DOCUMENT EXTRACT:
--*--

Day after day for the last 15 months since President Obama’s inaugural, positive change has been occurring. Here are some facts:

• Positive job growth is beginning after the deepest recession since the Depression.

• U.S. Index of Leading Economic Indicators in February 2010 was one of the highest in the last 30 years pointing to economic expansion.

• On April 12, 2010, the Dow Jones Industrial Average closed above 11,000 for the first time in 19 months.

• An end date has been set for the US troops in Iraq.

• After 50 years, health care reform legislation passed; benefits start this year — resulting in 1 trillion dollar debt reduction by 2029.

• The college student loan program is increased.

• Restoring fiscal sanity with “pay-go” law and the deficit reduction commission.

• Taxpayers profit by billions of dollars being repaid by the banks.

• Veterans are getting the help they need.

--*--

RECORD SET:

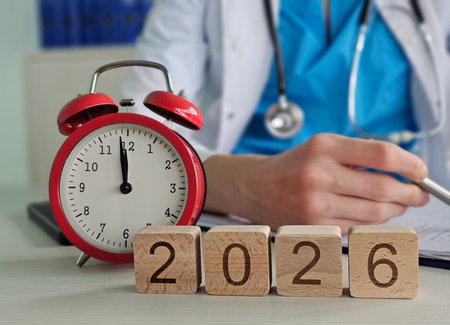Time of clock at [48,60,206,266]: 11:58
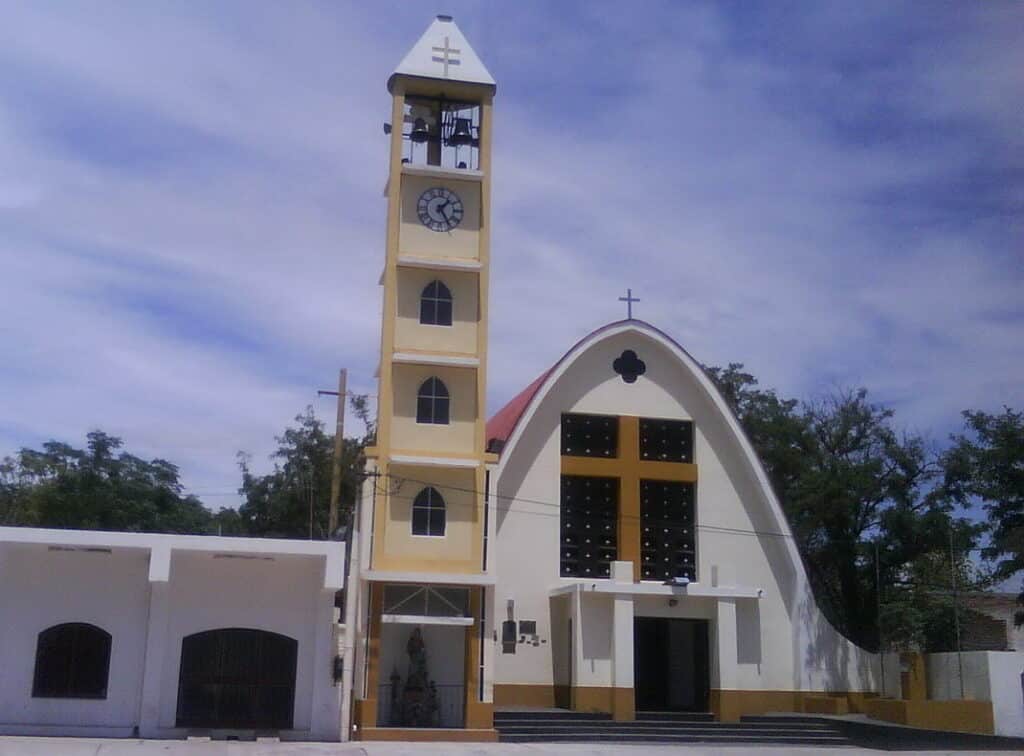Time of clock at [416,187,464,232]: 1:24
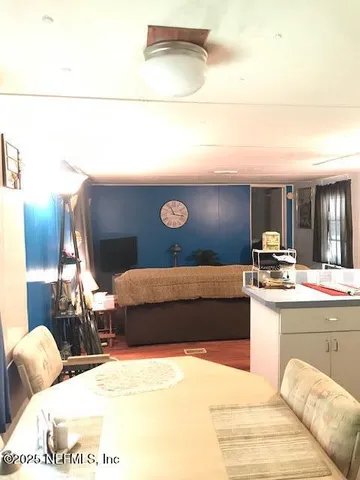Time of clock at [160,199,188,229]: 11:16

--*--

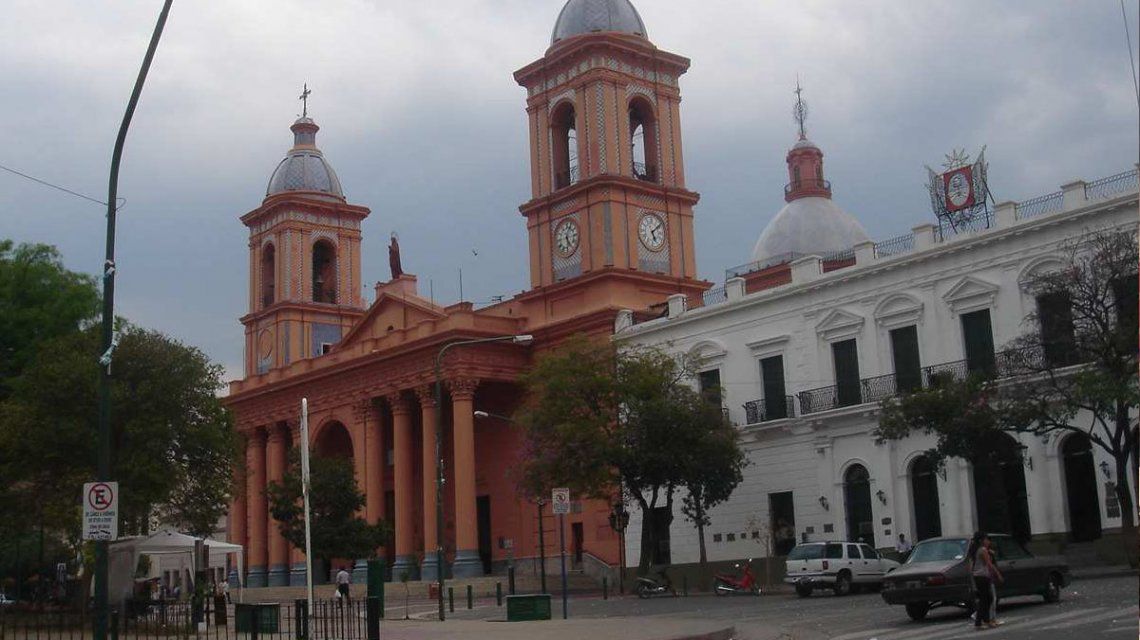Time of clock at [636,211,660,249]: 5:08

--*--

STATED GOAL 1: In the list of changes since the inaugural, why is the February 2010 reading of the U.S. Index of Leading Economic Indicators singled out, and what does it point to?
STATED GOAL 2: Return the part of the list of changes since the inaugural between "Day after day" and "program is increased.", inclusive.

CORRECT RESPONSE 1: It was one of the highest readings in the last 30 years, and it points to economic expansion.

CORRECT RESPONSE 2:
Day after day for the last 15 months since President Obama’s inaugural, positive change has been occurring. Here are some facts:

• Positive job growth is beginning after the deepest recession since the Depression.

• U.S. Index of Leading Economic Indicators in February 2010 was one of the highest in the last 30 years pointing to economic expansion.

• On April 12, 2010, the Dow Jones Industrial Average closed above 11,000 for the first time in 19 months.

• An end date has been set for the US troops in Iraq.

• After 50 years, health care reform legislation passed; benefits start this year — resulting in 1 trillion dollar debt reduction by 2029.

• The college student loan program is increased.